The fight continues when people claim 'It is impossible to have so many migraines. You just can't get them every day like that.' Well it is possible. Chronic migraines are more than 15 a month, and yes, even up to daily.
Then there is the 'you smiled and laughed so you must not be in pain'. But happiness does not mean I am not in fact in pain. To someone with temporary pain maybe they would not smile and laugh with the level of pain I endure. But over time, pain is a constant ordeal... we still feel things. Our mood still fluctuates. We may have more stress. Be more likely to have depression and/or anxiety. But we can smile and be in pain. We have facades, to hide the pain from the normals out there.
How about 'You worked one day, so how can you not work today'. A) because I can't miss worked for every migraines. Therefore there will be times where I will have to suffer immense pain and work and B) not all pain is 9 or 10. Sometimes it is 8 (horrible and I Will make errors and be slow, but will be there) and 7 (this pain is constantly a distraction but I feel somewhat functional.) Get it?

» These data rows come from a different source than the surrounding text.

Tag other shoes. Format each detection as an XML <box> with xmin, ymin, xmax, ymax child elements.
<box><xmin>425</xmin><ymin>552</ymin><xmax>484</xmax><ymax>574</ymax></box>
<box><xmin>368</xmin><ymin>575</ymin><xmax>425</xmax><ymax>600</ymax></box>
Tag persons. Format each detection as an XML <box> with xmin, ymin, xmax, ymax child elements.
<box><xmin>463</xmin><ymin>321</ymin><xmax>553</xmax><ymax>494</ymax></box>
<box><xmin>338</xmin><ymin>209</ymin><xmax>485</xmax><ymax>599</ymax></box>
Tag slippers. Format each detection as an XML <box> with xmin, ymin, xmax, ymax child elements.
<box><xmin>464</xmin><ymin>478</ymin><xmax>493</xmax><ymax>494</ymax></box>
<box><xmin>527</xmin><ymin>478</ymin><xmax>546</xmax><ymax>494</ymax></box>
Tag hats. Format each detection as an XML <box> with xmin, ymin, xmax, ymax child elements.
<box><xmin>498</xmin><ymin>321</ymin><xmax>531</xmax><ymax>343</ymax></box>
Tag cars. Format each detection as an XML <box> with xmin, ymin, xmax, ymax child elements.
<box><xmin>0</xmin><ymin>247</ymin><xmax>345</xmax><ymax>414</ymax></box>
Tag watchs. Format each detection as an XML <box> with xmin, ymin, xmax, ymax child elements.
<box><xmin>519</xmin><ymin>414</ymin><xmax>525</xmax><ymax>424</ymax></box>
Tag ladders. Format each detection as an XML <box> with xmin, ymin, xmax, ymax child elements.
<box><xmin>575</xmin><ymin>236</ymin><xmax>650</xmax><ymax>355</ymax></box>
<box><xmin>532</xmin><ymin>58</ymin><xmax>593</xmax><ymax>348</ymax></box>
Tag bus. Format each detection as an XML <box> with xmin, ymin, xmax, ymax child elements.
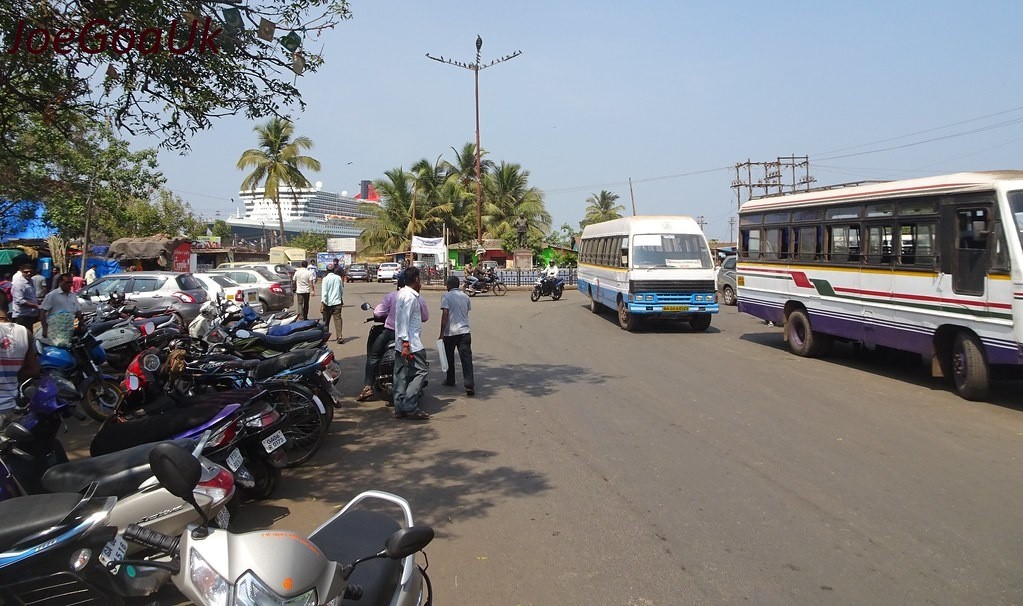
<box><xmin>736</xmin><ymin>171</ymin><xmax>1023</xmax><ymax>403</ymax></box>
<box><xmin>577</xmin><ymin>215</ymin><xmax>721</xmax><ymax>331</ymax></box>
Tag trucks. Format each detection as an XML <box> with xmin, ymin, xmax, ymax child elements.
<box><xmin>269</xmin><ymin>246</ymin><xmax>309</xmax><ymax>270</ymax></box>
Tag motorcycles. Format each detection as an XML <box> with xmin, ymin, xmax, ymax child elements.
<box><xmin>112</xmin><ymin>297</ymin><xmax>344</xmax><ymax>435</ymax></box>
<box><xmin>531</xmin><ymin>272</ymin><xmax>565</xmax><ymax>303</ymax></box>
<box><xmin>16</xmin><ymin>319</ymin><xmax>123</xmax><ymax>422</ymax></box>
<box><xmin>462</xmin><ymin>268</ymin><xmax>507</xmax><ymax>297</ymax></box>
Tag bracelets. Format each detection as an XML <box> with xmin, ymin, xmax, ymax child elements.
<box><xmin>403</xmin><ymin>343</ymin><xmax>409</xmax><ymax>346</ymax></box>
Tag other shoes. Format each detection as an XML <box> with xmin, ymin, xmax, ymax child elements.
<box><xmin>406</xmin><ymin>407</ymin><xmax>429</xmax><ymax>418</ymax></box>
<box><xmin>443</xmin><ymin>379</ymin><xmax>456</xmax><ymax>386</ymax></box>
<box><xmin>466</xmin><ymin>388</ymin><xmax>477</xmax><ymax>396</ymax></box>
<box><xmin>396</xmin><ymin>411</ymin><xmax>406</xmax><ymax>418</ymax></box>
<box><xmin>337</xmin><ymin>337</ymin><xmax>344</xmax><ymax>344</ymax></box>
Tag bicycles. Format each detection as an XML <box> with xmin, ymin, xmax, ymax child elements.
<box><xmin>162</xmin><ymin>339</ymin><xmax>326</xmax><ymax>470</ymax></box>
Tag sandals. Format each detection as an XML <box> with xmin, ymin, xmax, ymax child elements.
<box><xmin>357</xmin><ymin>386</ymin><xmax>374</xmax><ymax>401</ymax></box>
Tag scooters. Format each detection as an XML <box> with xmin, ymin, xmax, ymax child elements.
<box><xmin>0</xmin><ymin>345</ymin><xmax>283</xmax><ymax>606</ymax></box>
<box><xmin>359</xmin><ymin>302</ymin><xmax>430</xmax><ymax>400</ymax></box>
<box><xmin>33</xmin><ymin>287</ymin><xmax>185</xmax><ymax>373</ymax></box>
<box><xmin>104</xmin><ymin>444</ymin><xmax>437</xmax><ymax>606</ymax></box>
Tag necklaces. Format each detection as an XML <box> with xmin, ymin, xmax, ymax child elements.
<box><xmin>0</xmin><ymin>317</ymin><xmax>9</xmax><ymax>322</ymax></box>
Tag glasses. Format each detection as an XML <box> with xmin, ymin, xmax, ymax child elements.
<box><xmin>22</xmin><ymin>270</ymin><xmax>34</xmax><ymax>275</ymax></box>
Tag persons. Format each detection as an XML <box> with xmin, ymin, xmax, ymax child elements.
<box><xmin>70</xmin><ymin>270</ymin><xmax>83</xmax><ymax>292</ymax></box>
<box><xmin>40</xmin><ymin>274</ymin><xmax>86</xmax><ymax>338</ymax></box>
<box><xmin>0</xmin><ymin>264</ymin><xmax>47</xmax><ymax>329</ymax></box>
<box><xmin>293</xmin><ymin>261</ymin><xmax>315</xmax><ymax>320</ymax></box>
<box><xmin>356</xmin><ymin>275</ymin><xmax>429</xmax><ymax>402</ymax></box>
<box><xmin>466</xmin><ymin>260</ymin><xmax>491</xmax><ymax>292</ymax></box>
<box><xmin>515</xmin><ymin>213</ymin><xmax>529</xmax><ymax>249</ymax></box>
<box><xmin>0</xmin><ymin>290</ymin><xmax>40</xmax><ymax>431</ymax></box>
<box><xmin>85</xmin><ymin>264</ymin><xmax>97</xmax><ymax>285</ymax></box>
<box><xmin>320</xmin><ymin>264</ymin><xmax>343</xmax><ymax>344</ymax></box>
<box><xmin>438</xmin><ymin>275</ymin><xmax>474</xmax><ymax>394</ymax></box>
<box><xmin>542</xmin><ymin>260</ymin><xmax>559</xmax><ymax>297</ymax></box>
<box><xmin>394</xmin><ymin>267</ymin><xmax>429</xmax><ymax>418</ymax></box>
<box><xmin>307</xmin><ymin>260</ymin><xmax>318</xmax><ymax>296</ymax></box>
<box><xmin>50</xmin><ymin>267</ymin><xmax>62</xmax><ymax>290</ymax></box>
<box><xmin>333</xmin><ymin>259</ymin><xmax>346</xmax><ymax>285</ymax></box>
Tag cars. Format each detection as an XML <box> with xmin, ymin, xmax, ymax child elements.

My invisible fight includes Migraine Associated Vertigo (Vestibular Migraines) . I think I must look drunk and is the most visible of my symptoms to be honest. On top of that I also have Persistent Migraine Auras which obscure and contort my vision. This is utterly invisible, difficult to explain but can really compromise my vision.

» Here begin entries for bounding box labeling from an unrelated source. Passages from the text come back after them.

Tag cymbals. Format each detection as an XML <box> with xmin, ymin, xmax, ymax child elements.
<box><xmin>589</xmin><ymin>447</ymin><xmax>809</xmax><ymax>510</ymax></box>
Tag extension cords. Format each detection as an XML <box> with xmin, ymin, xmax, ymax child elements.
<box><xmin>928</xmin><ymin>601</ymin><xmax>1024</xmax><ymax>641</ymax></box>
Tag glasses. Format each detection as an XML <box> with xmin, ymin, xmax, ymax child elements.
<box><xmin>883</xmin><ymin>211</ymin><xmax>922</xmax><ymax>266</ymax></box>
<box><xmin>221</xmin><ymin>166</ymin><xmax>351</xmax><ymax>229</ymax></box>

People cannot tell I am having a migraine. Plain and simple. I hide it very well. Aside from 9 or 10ers which is obvious since I lay inert doing nada wishing the pain would end. Also I don't speak. Don't laugh or smile. And the room is dark with no lights on. However if I am out in the world the migraine is Not that level. Likely if it is that high I triptan that migraine anyway to at least lower the level. People claim they can tell I am having a migraine, but they are wrong. The tell they refer to is my eyes... but it is fatigue, which yes they look when I am having a migraine. But I also have insomnia and painsomnia. So sometimes I don't have one yet, since my migraine occur early afternoon usually, not always.
Guaranteed they doubt I have migraines at all. If they ever had one they would never imagine working with one. Fact is we have to. We have no choice. Chronic pain changes all things about pain. Pain you normally would never work during, tolerate for long, do anything with... if it goes chronic, you have to just deal, and do all those things and more because, well, welcome to your new life.
Another thing about this invisible fight. It is not just the pain. It is the nausea, vomiting, brain fog, concentration issues, aura (sensory and visual), photophobia, phonophobia, sensitive sense of smell, depression, fatigue, digestive problems like diarrhea, frequent urination, sensitive painful skin (scalp pain.), facial pain, dizziness, vertigo.
I have lost days, months and years to this pain. Time I will never get back. One has to wonder how many more days will I lose to this disease? The disease that takes, and takes, and takes.